Records drawn from a dataset:
• • • •

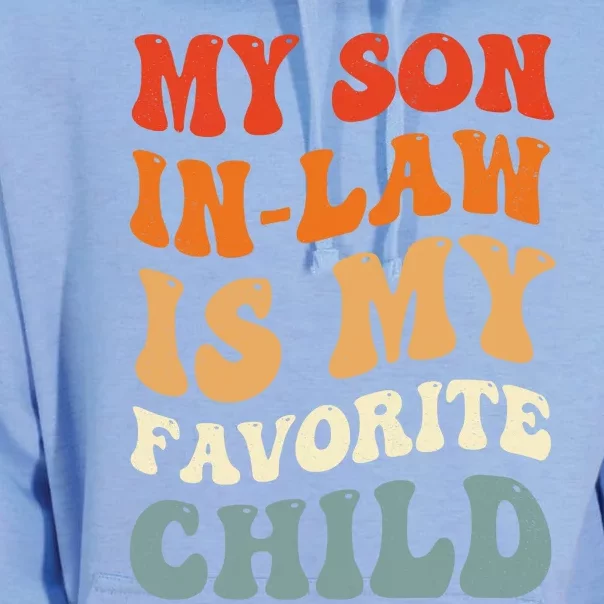 Groovy My Son In Law Is My Favorite Child Son In Law Funny Unisex Surf Hoodie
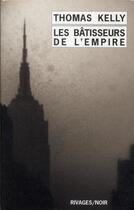 Couverture du livre « Les bâtisseurs de l'empire » de Thomas Kelly aux éditions Rivages
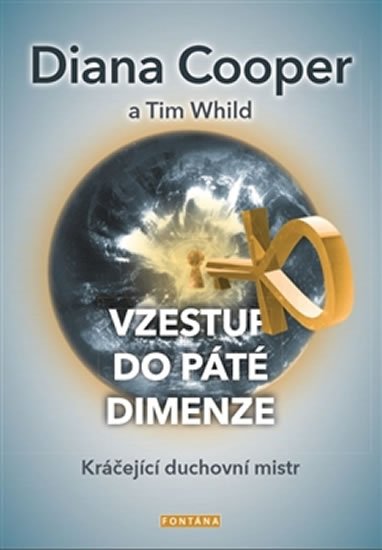 Cooper Diana: Vzestup do páté dimenze - Kráčející duchovní mistr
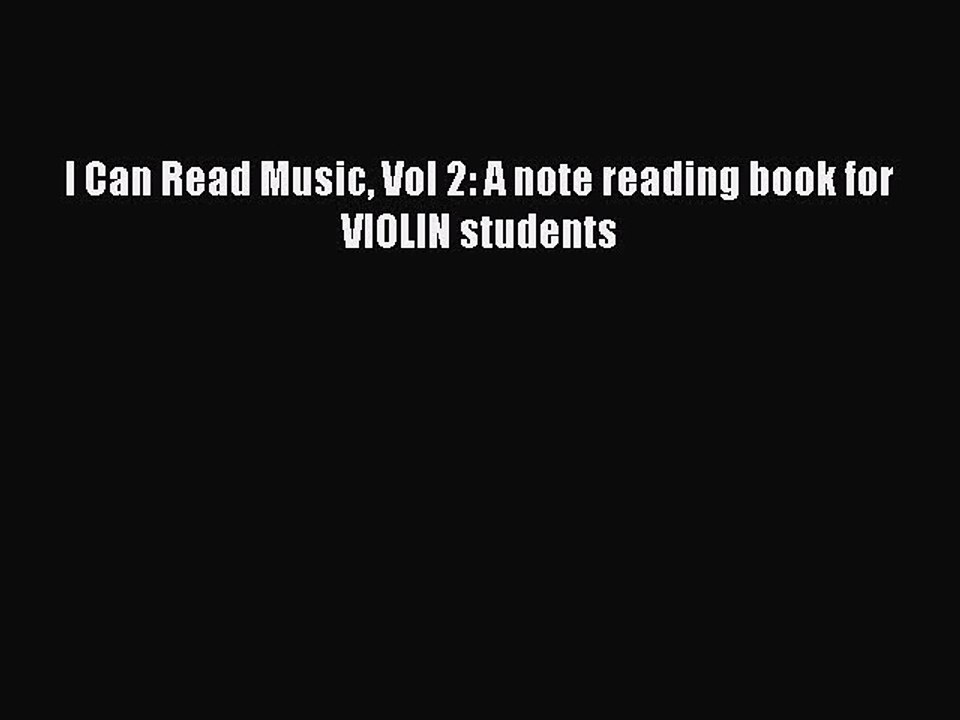 (PDF Download) I Can Read Music Vol 2: A note reading book for VIOLIN students PDF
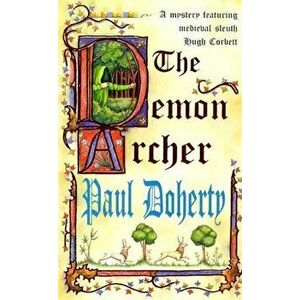 The Demon Archer (Hugh Corbett Mysteries, Book 11). A twisting medieval murder mystery, Paperback - Paul Doherty imagine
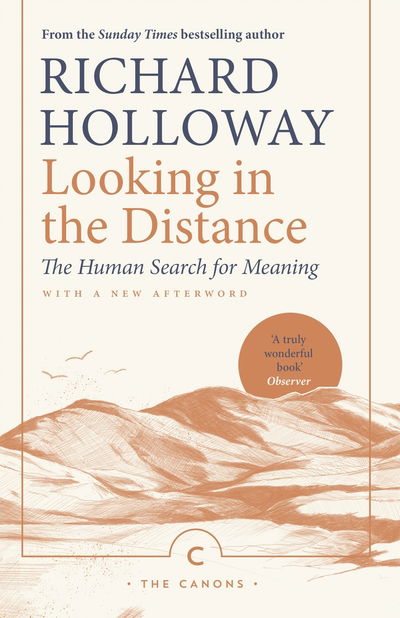 Looking In the Distance: The Human Search for Meaning - Canons - Richard Holloway - Books - Canongate Books - 9781786893932 - April 4, 2019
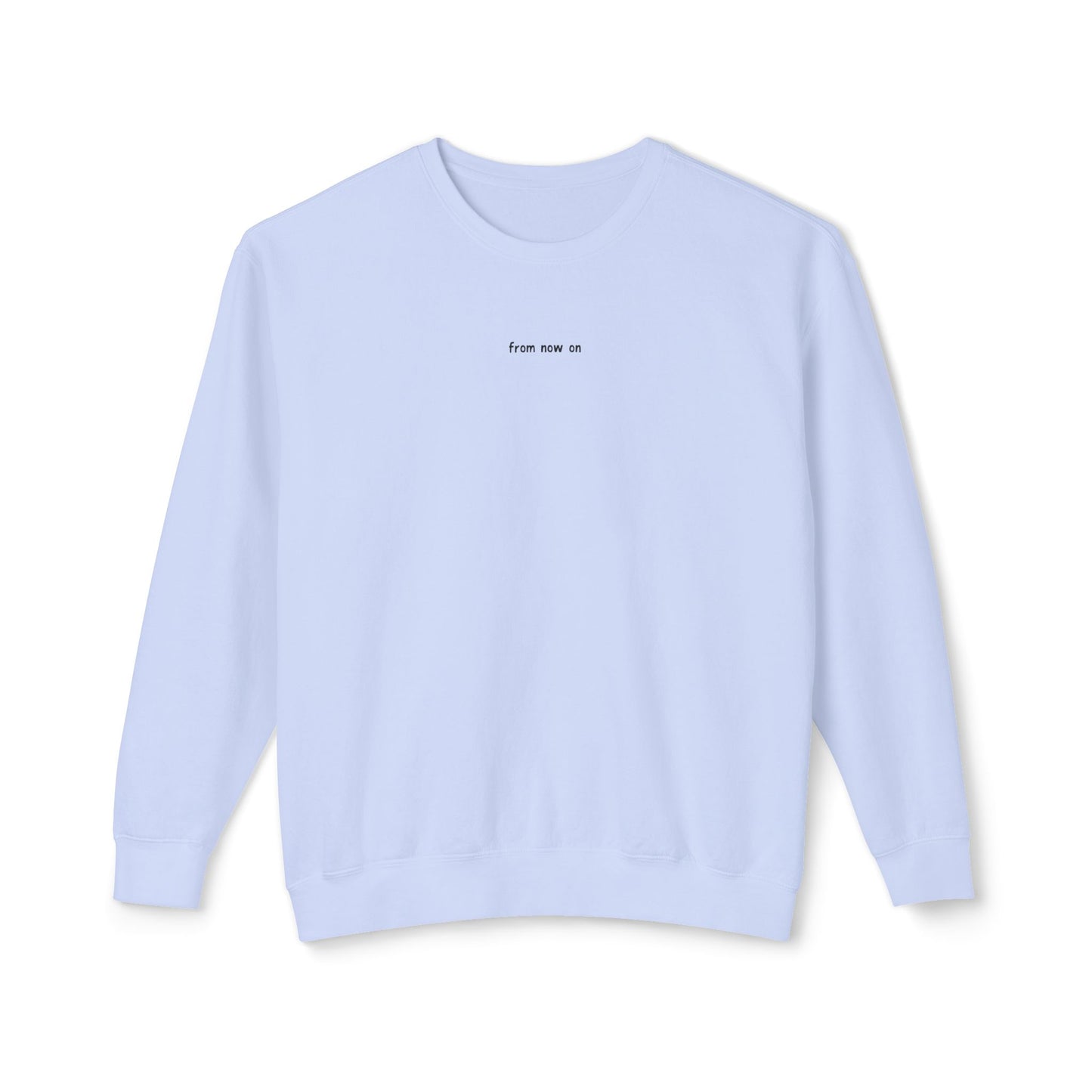 from now on Long Sleeve T-Shirt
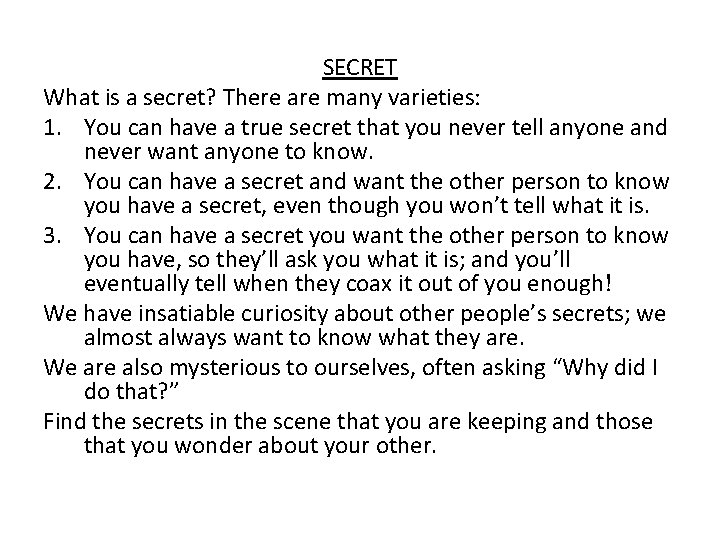 SECRET What is a secret? There are many varieties: 1. You can have a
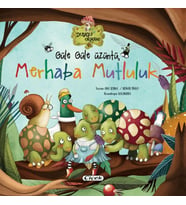 Güle Güle Üzüntü Merhaba Mutluluk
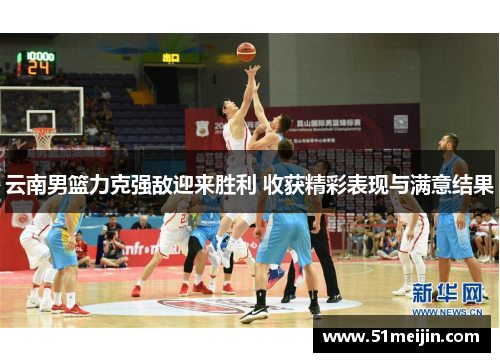 云南男篮力克强敌迎来胜利 收获精彩表现与满意结果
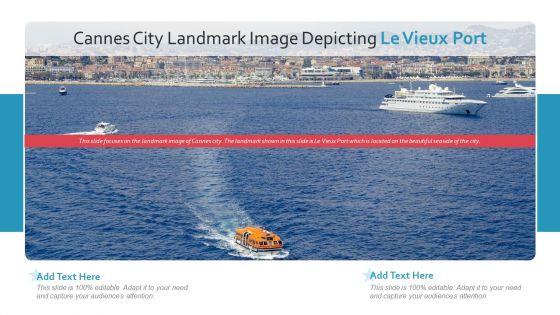 Cannes_City_Landmark_Image_Depicting_Le_Vieux_Port_PowerPoint_Presentation_Ppt_Template_PDF_Slide_1.jpg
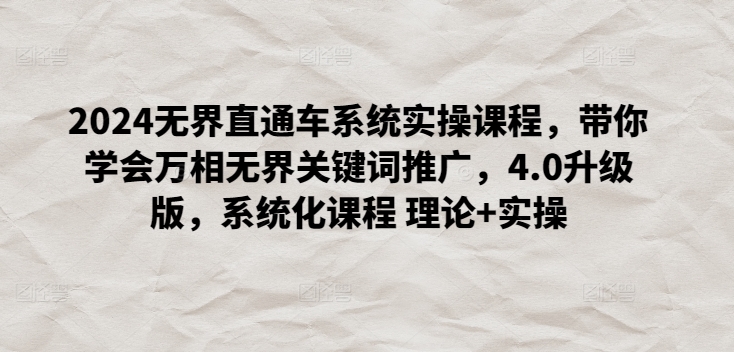 2024无界直通车系统实操课程，带你学会万相无界关键词推广，4.0升级版，系统化课程 理论+实操-资源云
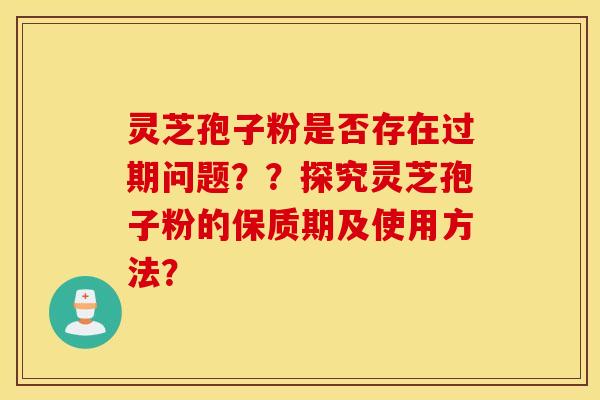 靈芝孢子粉是否存在過期問題？？探究靈芝孢子粉的保質期及使用方法？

• • • •

(Instructions to follow)
The reply should hold only the lines from the first line of the records above through the line containing "云南男篮力克强敌迎来胜利 收获精彩表现与满意结果", copied exactly and without pictures.

(Answer for this exercise)
 Groovy My Son In Law Is My Favorite Child Son In Law Funny Unisex Surf Hoodie
 Couverture du livre « Les bâtisseurs de l'empire » de Thomas Kelly aux éditions Rivages
 Cooper Diana: Vzestup do páté dimenze - Kráčející duchovní mistr
 (PDF Download) I Can Read Music Vol 2: A note reading book for VIOLIN students PDF
 The Demon Archer (Hugh Corbett Mysteries, Book 11). A twisting medieval murder mystery, Paperback - Paul Doherty imagine
 Looking In the Distance: The Human Search for Meaning - Canons - Richard Holloway - Books - Canongate Books - 9781786893932 - April 4, 2019
 from now on Long Sleeve T-Shirt
 SECRET What is a secret? There are many varieties: 1. You can have a
 Güle Güle Üzüntü Merhaba Mutluluk
 云南男篮力克强敌迎来胜利 收获精彩表现与满意结果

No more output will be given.